Comme la déviation se produisait au début de l’expiration, avec un effort persistant pendant cette phase (asynchronie cycliste prématurée2), le réglage du cyclisme a été modifié, prolongeant le temps de montée à 250ms (afin de retarder le débit maximal, et donc le cyclisme), et un Timin de 0,8 a été superposé, mais l’anomalie a persisté. Enfin, alors que les valeurs précédentes du temps de montée ont été maintenues sans superposer le critère de temps, la rampe de décélération a été modifiée de l’inspiration à l’expiration, et a été fixée à 250ms, avec une résolution ultérieure du trouble (Fig. 1B).
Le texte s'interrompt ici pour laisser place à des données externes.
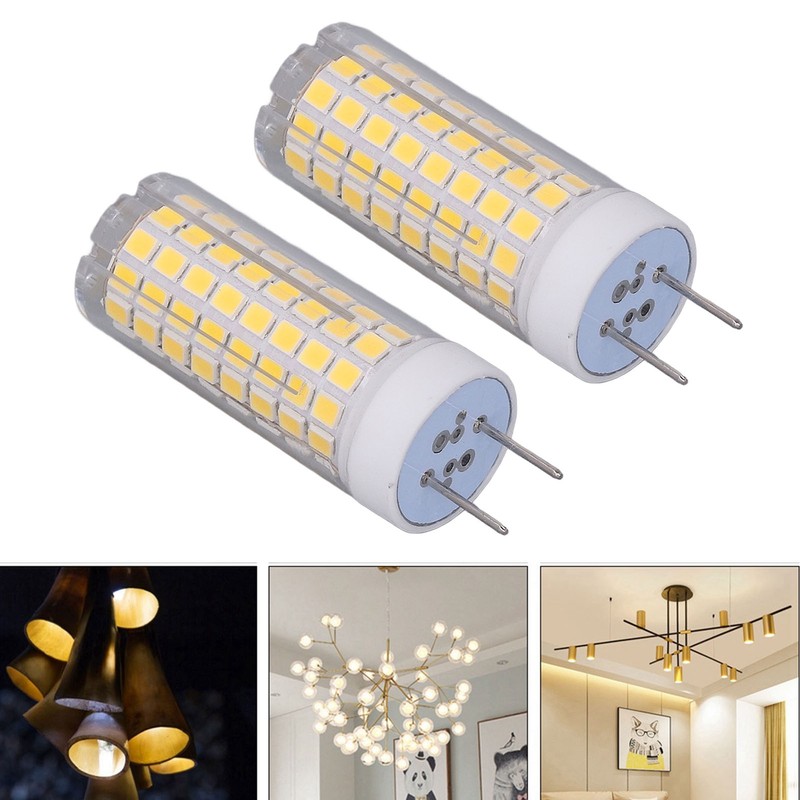 2Pcs LED Corn Bulb Natural Light Ceramic G8 102LED 10W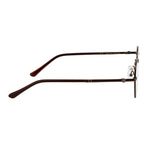 Classic Octagon Shape Eyewear | Sophisticated Brown Finish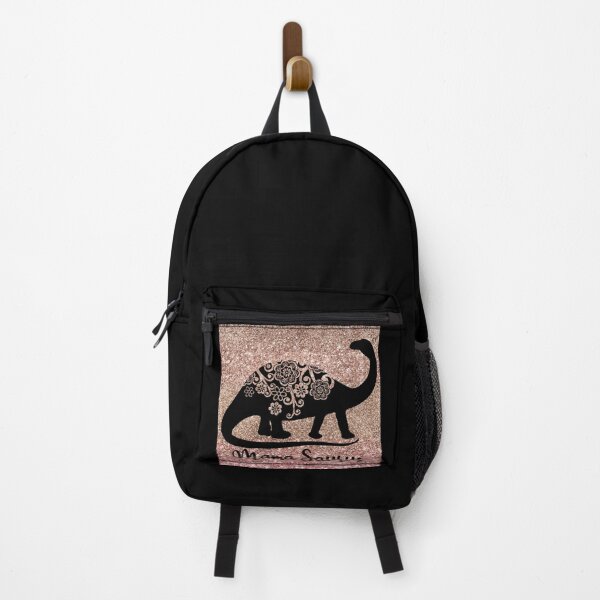 Item preview, Mamasaurus Dino with flowers on rose gold background designed and sold by MagicStrawberry.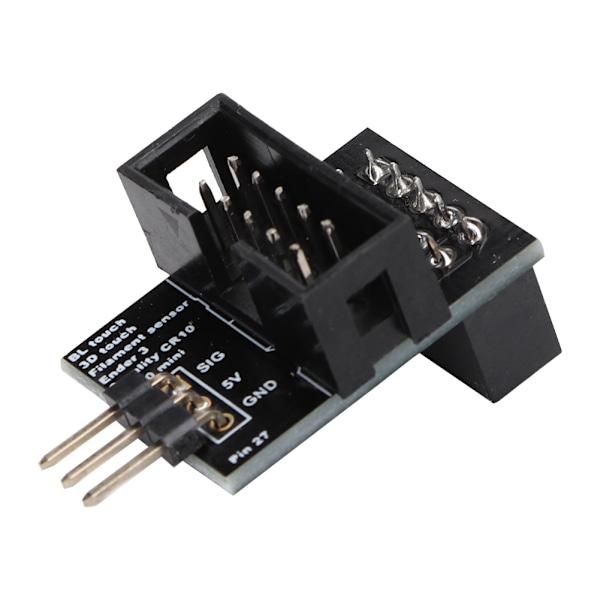 CR-10 / för Ender 3 Pin 27 Adapterkort för BLTouch Filament Sensor Svart 3D-skrivartillbehör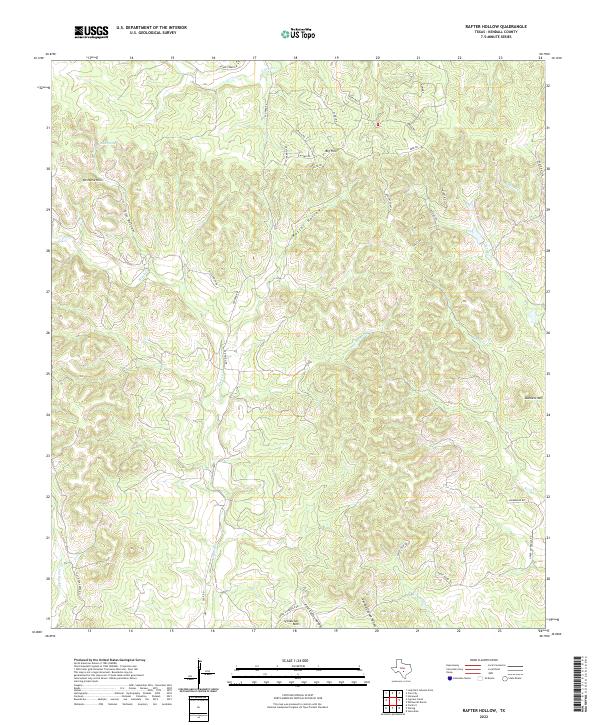 USGS Topographic Map – Rafter Hollow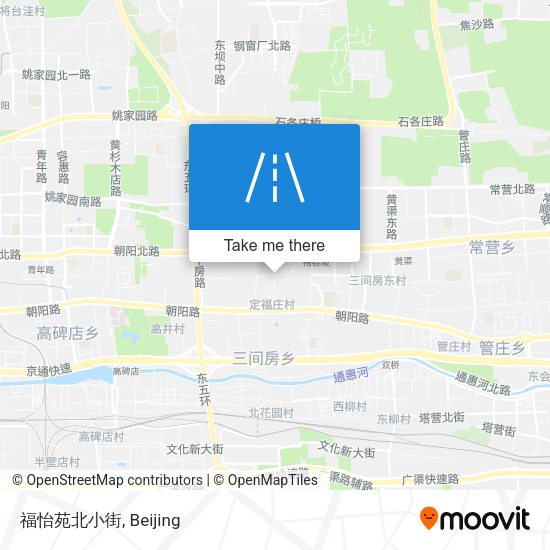 福怡苑北小街 map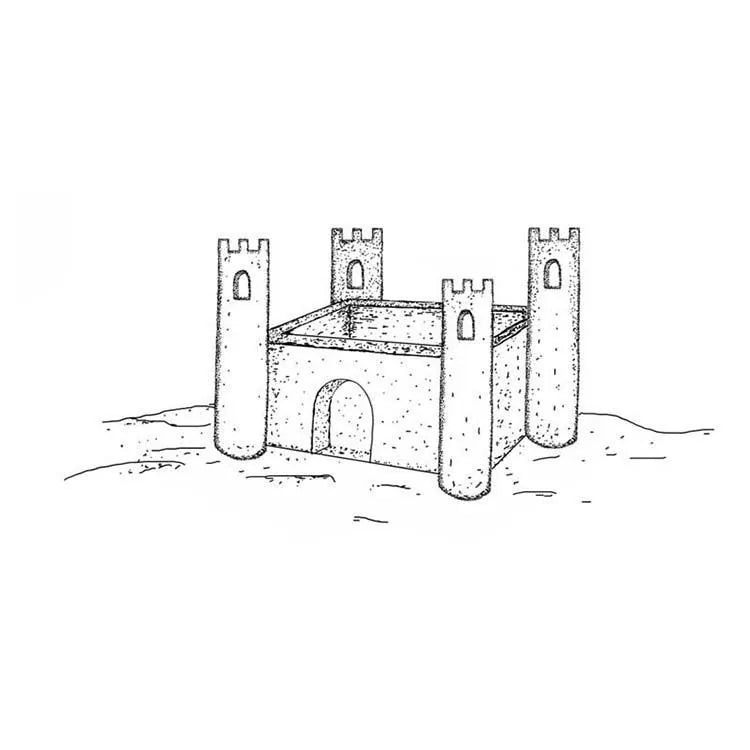 Frog's Whiskers Ink Stamp - Sandcastle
L’anomalie n’a pu être résolue qu’en modifiant le temps de descente chez ce patient présentant une hyperréflexie marquée, ce qui suggère que l’altération visible des courbes débit-temps pourrait être due à une réponse automatique du système respiratoire du patient. Cette situation est similaire à celle décrite par Akoumianaki et al1, bien que ces auteurs aient décrit le phénomène chez des patients sous sédation et relaxation. Au lieu d’être un réflexe d’expansion thoracique, la réponse semble plutôt associée à un réflexe de déflation qui reste relativement constant d’un cycle à l’autre.
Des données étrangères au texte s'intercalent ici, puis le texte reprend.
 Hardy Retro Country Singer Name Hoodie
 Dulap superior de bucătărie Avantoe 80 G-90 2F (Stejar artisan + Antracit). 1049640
Les modèles de ventilateurs n’enregistrent pas tous la décélération. A ce jour, son utilisation en pratique clinique n’a pas été rapportée dans la littérature, bien que, théoriquement du moins, elle devrait améliorer la tolérance à l’inversion soudaine du flux qui se produit lors de la transition entre l’inspiration et l’expiration. La plupart du temps, cette inversion de flux, qui peut atteindre 80lx′, ne produit aucun symptôme, mais certains patients peuvent signaler une gêne. Chez notre patient, l’inversion de flux semblait déclencher une réponse respiratoire automatique, intensifiée par une hyperréflexie généralisée concomitante. La sclérose latérale amyotrophique peut se présenter sous différentes formes, non seulement en termes de topographie musculaire, mais aussi dans le degré de spasticité et d’hyperréflexie. Ainsi, l’atteinte prédominante des motoneurones inférieurs produit une faiblesse et une atrophie, tandis que l’atteinte des motoneurones supérieurs produit une hypertonie et une hyperréflexie essentiellement spastique qui peut toucher n’importe quel groupe musculaire. Conformément aux constatations faites d’abord sur des modèles animaux, puis sur des patients3, le diaphragme de notre patient peut avoir été activé par le dégonflement en présence d’un nerf vagal intact. Cette anomalie peut également être observée sur la spirométrie lors de manœuvres expiratoires forcées, lorsque la toux est induite par une expiration maximale (réflexe de Fontana).4
En conclusion, l’asynchronisme patient-ventilateur observé chez notre patient ne semble pas être le même que les cas précédemment décrits dans la littérature, puisqu’il ne répond pas aux caractéristiques du cyclage prématuré (il n’est pas modifié par l’allongement du temps inspiratoire ou des réglages du cycle) ou du déclenchement inverse (le cycle précédant l’asynchronisme n’est pas contrôlé). Pour cette raison, l’activation diaphragmatique pendant la transition vers l’expiration peut être une interprétation plausible qui expliquerait la persistance de l’asynchronisme et son amélioration avec la dépressurisation progressive.